= Gestellte Aufgabe a =
Tippe bitte aus dem Text über Hass im Netz gegen Mandatsträger den Abschnitt ab, der bei „HSS: Als Vorsitzender“ beginnt und bei „die Lage wahr?“ endet.

HSS: Als Vorsitzender der Kommunalpolitischen Vereinigung der CSU sind Sie mit kommunalen Mandatsträgern in ganz Bayern vernetzt. Wie nehmen Ihre Kollegen die Lage wahr?

Aufgrund der Brisanz und als Vorsitzender der Kommunalpolitischen Vereinigung der CSU tausche ich mich regelmäßig mit meinen kommunalen Kolleginnen und Kollegen über dieses Thema aus. Mit den Bürgermeisterinnen und Bürgermeistern in meinem Landkreis habe ich vor ein paar Wochen über Hatespeech und dergleichen gesprochen. Der Präsident des Polizeipräsidiums Schwaben Nord hat seine Sichtweise in einem kurzen Vortrag erläutert. Bayernweit haben viele Mandatsträger Erfahrungen mit Hass und Hetze im Netz gemacht. Einen Fall möchte ich exemplarisch hier schildern, der mich sehr betroffen gemacht hat. Am Nikolaustag 2019 ereignete sich ein tödliches Gewaltverbrechen in Augsburg, bei dem ein Mitglied der städtischen Berufsfeuerwehr ums Leben kam. Der ehemalige Augsburger Oberbürgermeister Dr. Gribl hat in einer Traueranzeige von einem „tragischen Vorfall“ gesprochen. In der Folge wurde der Augsburger OB in den sozialen Netzwerken und in E-Mails wegen der angeblichen Verharmlosung der Tat scharf kritisiert. Herr Dr. Gribl wurde in einer E-Mail beispielsweise als „Krimineller“ bezeichnet. Die AfD-Fraktionsvorsitzende im Bundestag Alice Weidel kritisierte Herrn Dr. Gribl auf Twitter, dass diese Tat für die Stadt Augsburg wohl „höhere Gewalt sei“. Insgesamt wurden 30 Nachrichten auf strafrechtliche Relevanz geprüft. Politikerinnen etwa erzählen mir oft, dass sie bei Beleidigungen auf ihr Geschlecht reduziert werden und zum Teil sehr anzügliche Kommentare lesen müssen.

Einträge des Datensatzes
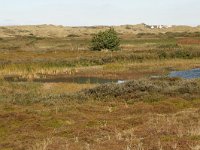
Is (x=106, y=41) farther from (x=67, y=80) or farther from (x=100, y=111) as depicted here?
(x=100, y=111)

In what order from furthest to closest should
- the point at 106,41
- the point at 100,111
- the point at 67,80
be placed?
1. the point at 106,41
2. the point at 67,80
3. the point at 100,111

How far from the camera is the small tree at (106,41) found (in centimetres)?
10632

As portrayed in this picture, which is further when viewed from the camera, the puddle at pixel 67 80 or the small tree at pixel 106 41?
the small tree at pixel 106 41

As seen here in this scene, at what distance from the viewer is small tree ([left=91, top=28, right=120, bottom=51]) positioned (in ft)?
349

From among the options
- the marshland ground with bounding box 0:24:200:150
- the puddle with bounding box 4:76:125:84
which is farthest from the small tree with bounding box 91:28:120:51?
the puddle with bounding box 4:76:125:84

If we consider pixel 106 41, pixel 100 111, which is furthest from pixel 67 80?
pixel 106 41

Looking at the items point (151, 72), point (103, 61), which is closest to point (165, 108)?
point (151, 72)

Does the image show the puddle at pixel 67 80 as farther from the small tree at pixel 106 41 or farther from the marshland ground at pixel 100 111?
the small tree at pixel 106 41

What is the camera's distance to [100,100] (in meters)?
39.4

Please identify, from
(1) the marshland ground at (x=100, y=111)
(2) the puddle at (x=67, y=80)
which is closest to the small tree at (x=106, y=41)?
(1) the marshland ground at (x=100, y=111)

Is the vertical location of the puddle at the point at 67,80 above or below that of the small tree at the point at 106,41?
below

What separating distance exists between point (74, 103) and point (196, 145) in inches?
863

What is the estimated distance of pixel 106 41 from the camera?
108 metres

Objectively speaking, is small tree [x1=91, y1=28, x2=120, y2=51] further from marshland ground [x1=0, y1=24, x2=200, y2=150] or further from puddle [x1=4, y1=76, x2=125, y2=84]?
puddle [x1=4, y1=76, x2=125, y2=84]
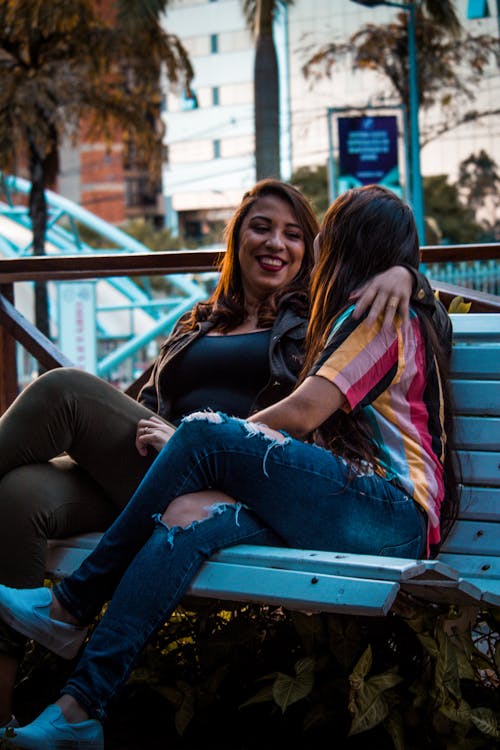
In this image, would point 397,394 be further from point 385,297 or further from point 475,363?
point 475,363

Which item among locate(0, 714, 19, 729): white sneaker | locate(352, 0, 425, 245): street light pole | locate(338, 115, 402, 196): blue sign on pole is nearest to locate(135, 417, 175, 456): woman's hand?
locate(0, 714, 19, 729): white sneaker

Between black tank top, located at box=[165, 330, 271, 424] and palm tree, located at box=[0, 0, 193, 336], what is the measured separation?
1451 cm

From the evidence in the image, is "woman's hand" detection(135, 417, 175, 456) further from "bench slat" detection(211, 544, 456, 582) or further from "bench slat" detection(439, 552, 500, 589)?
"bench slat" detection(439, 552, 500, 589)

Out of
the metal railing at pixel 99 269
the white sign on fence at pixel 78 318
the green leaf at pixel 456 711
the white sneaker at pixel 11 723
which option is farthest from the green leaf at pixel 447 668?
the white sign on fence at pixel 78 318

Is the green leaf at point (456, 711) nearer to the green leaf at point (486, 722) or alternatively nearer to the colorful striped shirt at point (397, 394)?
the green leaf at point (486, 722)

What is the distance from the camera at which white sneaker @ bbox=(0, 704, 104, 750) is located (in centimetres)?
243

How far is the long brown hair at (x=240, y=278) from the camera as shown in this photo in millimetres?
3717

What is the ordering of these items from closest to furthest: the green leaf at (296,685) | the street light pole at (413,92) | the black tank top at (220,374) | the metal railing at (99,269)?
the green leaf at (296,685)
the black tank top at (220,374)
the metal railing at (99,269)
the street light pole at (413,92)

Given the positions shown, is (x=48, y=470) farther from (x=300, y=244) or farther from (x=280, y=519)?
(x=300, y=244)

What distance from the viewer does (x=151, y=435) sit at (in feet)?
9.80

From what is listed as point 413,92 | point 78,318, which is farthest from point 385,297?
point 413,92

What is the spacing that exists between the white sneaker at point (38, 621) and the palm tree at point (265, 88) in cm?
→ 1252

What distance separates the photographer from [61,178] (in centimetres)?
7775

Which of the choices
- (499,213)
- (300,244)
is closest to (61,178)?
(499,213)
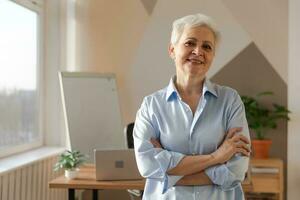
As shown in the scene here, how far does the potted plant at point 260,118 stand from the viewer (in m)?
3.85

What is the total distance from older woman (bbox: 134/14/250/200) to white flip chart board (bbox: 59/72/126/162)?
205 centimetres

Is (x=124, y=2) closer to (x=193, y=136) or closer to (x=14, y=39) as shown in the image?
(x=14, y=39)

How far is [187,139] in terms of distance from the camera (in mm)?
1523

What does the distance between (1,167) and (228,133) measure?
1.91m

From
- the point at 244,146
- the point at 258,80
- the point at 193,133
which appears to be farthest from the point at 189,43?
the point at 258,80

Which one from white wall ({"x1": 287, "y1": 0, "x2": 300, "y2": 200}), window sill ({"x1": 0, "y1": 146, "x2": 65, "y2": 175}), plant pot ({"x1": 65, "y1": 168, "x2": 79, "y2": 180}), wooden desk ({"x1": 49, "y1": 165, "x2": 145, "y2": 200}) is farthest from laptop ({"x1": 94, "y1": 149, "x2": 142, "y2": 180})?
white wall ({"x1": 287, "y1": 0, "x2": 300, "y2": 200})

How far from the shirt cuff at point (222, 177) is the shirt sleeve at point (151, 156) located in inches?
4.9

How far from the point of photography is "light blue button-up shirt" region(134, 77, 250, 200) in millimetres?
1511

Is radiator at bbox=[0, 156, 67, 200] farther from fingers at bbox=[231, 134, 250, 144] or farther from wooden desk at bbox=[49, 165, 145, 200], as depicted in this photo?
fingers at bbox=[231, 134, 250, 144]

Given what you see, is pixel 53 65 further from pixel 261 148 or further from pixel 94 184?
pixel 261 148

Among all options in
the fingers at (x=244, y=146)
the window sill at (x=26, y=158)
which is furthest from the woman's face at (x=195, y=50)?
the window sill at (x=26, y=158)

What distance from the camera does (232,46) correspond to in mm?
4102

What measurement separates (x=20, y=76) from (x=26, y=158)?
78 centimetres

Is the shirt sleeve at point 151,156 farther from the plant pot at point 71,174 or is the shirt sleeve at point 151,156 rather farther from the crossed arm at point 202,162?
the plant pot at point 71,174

---

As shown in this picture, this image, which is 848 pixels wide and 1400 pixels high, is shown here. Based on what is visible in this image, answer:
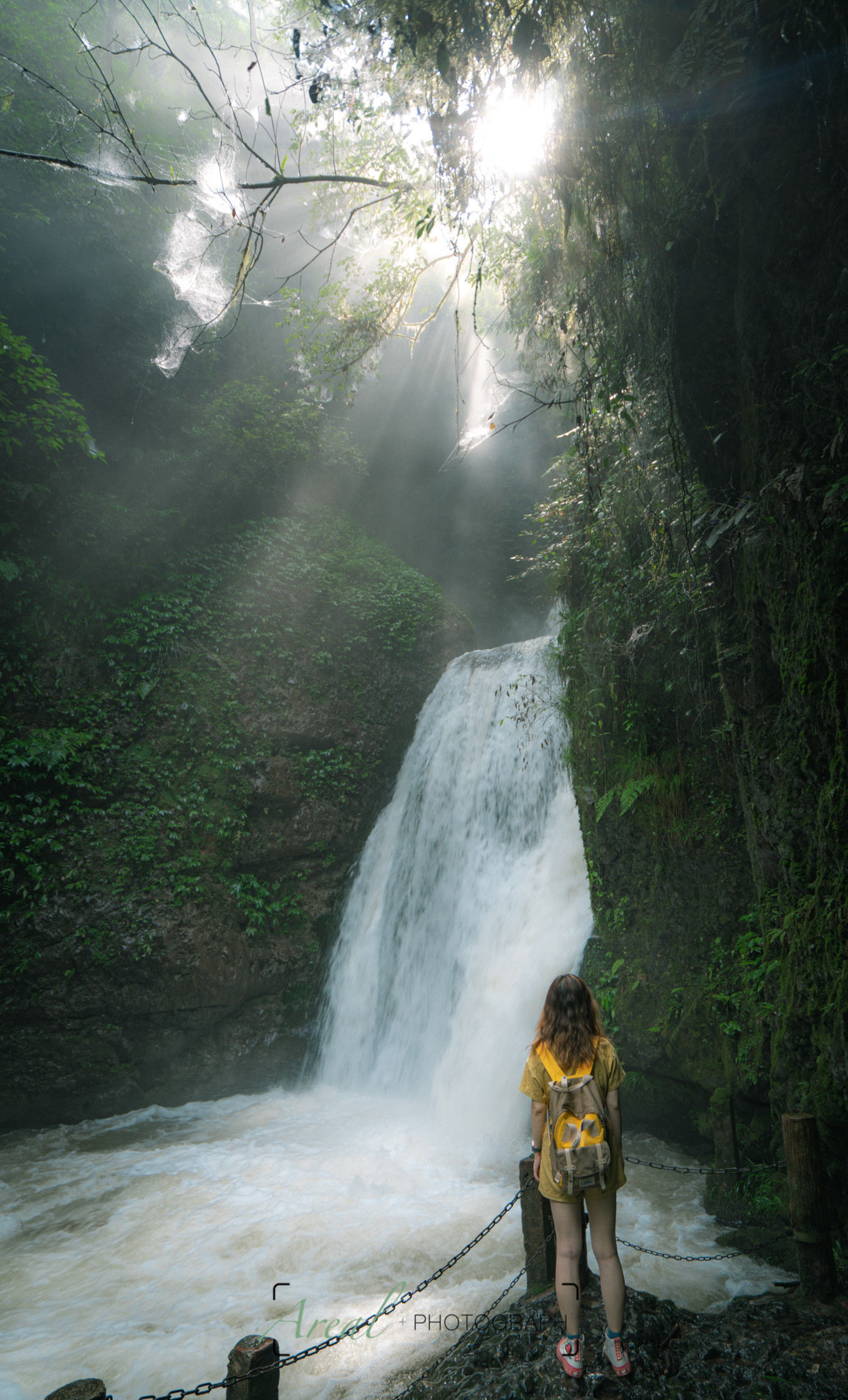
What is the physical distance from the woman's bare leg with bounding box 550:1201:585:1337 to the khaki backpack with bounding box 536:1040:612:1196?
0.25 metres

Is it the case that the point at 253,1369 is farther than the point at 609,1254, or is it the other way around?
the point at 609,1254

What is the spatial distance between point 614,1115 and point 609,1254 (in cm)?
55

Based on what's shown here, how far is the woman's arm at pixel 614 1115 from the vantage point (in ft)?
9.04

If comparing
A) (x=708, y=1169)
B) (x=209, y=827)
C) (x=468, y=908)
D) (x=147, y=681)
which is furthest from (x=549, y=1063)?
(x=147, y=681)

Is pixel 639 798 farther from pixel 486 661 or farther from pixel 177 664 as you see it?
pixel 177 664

...

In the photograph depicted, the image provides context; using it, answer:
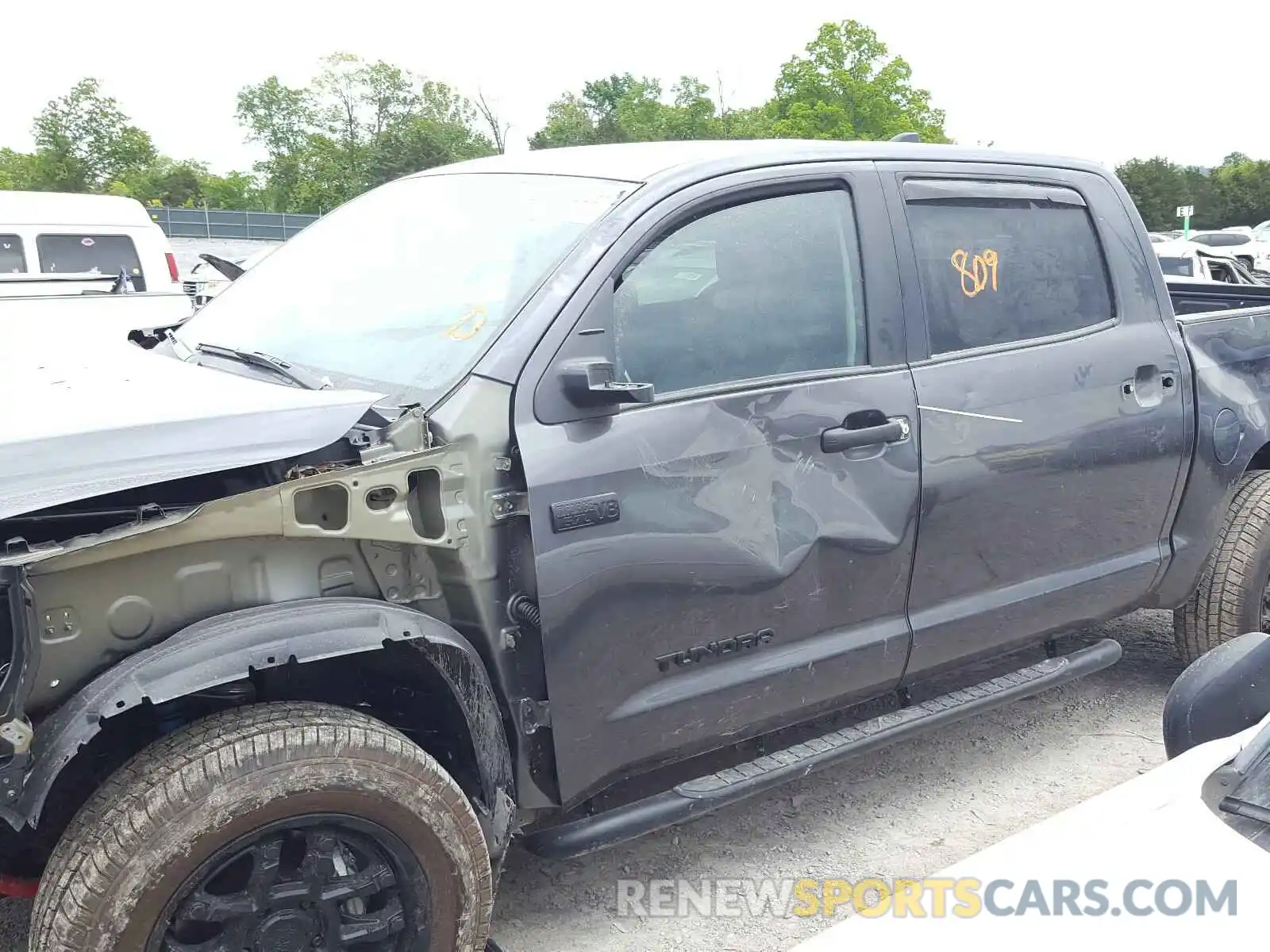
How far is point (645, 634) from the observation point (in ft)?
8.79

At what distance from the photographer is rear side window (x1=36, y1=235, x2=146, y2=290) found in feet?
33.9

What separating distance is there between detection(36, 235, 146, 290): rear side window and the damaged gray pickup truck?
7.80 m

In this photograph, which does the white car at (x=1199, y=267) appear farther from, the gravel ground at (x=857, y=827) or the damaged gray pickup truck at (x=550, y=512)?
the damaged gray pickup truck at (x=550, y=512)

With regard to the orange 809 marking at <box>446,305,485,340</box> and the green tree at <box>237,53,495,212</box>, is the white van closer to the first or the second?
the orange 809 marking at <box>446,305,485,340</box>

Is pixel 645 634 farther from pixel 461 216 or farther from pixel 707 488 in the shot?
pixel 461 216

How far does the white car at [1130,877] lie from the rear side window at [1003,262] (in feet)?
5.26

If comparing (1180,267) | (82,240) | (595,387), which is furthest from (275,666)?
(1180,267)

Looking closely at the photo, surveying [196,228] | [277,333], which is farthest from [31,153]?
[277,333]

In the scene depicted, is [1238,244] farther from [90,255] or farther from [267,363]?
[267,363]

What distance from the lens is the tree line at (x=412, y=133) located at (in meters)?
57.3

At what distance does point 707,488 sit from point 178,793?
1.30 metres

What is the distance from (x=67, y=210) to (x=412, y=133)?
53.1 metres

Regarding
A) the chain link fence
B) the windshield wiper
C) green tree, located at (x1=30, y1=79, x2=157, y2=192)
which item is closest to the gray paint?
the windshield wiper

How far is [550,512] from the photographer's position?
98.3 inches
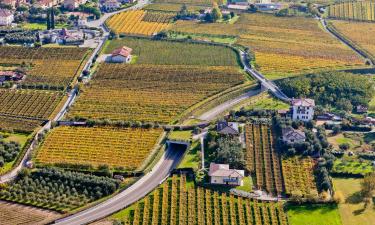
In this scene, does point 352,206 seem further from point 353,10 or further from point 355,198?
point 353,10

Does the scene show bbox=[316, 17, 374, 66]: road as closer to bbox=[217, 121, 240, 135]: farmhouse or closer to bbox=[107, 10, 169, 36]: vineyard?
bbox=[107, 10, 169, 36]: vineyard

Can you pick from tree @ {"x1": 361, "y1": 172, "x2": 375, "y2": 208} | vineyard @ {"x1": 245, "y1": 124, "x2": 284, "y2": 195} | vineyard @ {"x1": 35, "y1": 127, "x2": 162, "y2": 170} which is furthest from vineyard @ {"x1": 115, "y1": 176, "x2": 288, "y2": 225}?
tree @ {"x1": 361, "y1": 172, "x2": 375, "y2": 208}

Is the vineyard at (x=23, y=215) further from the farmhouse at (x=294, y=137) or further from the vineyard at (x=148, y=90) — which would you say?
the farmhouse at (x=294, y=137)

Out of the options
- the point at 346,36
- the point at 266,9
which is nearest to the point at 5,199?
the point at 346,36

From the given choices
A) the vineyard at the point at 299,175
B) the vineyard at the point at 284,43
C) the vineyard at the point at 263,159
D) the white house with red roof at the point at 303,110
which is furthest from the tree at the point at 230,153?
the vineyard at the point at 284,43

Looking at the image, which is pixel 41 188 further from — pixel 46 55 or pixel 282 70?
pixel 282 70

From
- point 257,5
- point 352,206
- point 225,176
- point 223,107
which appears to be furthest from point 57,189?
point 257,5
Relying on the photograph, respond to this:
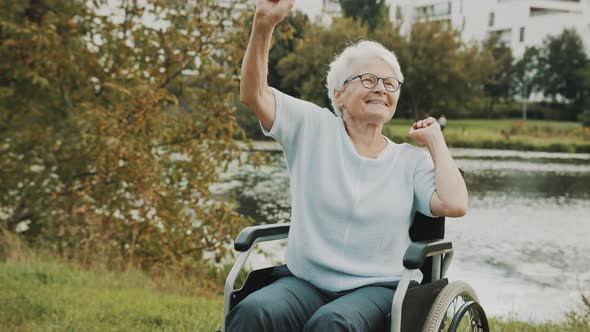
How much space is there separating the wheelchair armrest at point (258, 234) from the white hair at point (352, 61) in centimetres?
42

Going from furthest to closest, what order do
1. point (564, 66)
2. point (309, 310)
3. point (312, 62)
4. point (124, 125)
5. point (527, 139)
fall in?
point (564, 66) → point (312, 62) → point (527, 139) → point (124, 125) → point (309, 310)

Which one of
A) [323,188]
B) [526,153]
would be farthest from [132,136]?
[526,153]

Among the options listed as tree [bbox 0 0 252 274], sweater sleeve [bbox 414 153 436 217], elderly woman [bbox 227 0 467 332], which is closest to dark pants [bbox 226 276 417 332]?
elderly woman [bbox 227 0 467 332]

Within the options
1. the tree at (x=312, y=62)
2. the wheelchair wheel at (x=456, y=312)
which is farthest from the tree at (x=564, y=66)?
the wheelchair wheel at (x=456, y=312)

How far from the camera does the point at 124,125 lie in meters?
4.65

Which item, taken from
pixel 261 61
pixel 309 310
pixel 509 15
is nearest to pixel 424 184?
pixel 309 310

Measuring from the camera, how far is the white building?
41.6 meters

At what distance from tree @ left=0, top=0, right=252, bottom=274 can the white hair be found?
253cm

= Gestellte Aufgabe b =
Finde in den Datensätzen jede Zeile, die das Wort „wheelchair“ enthält, und gib diese Zeilen wortgetreu wieder. Groß- und Kleinschreibung zählen dabei.

= Schriftliche Lösung a =
HSS: Als Vorsitzender der Kommunalpolitischen Vereinigung der CSU sind Sie mit kommunalen Mandatsträgern in ganz Bayern vernetzt. Wie nehmen Ihre Kollegen die Lage wahr?

= Schriftliche Lösung b =
How much space is there separating the wheelchair armrest at point (258, 234) from the white hair at point (352, 61) in centimetres?
2. the wheelchair wheel at (x=456, y=312)
the wheelchair wheel at (x=456, y=312)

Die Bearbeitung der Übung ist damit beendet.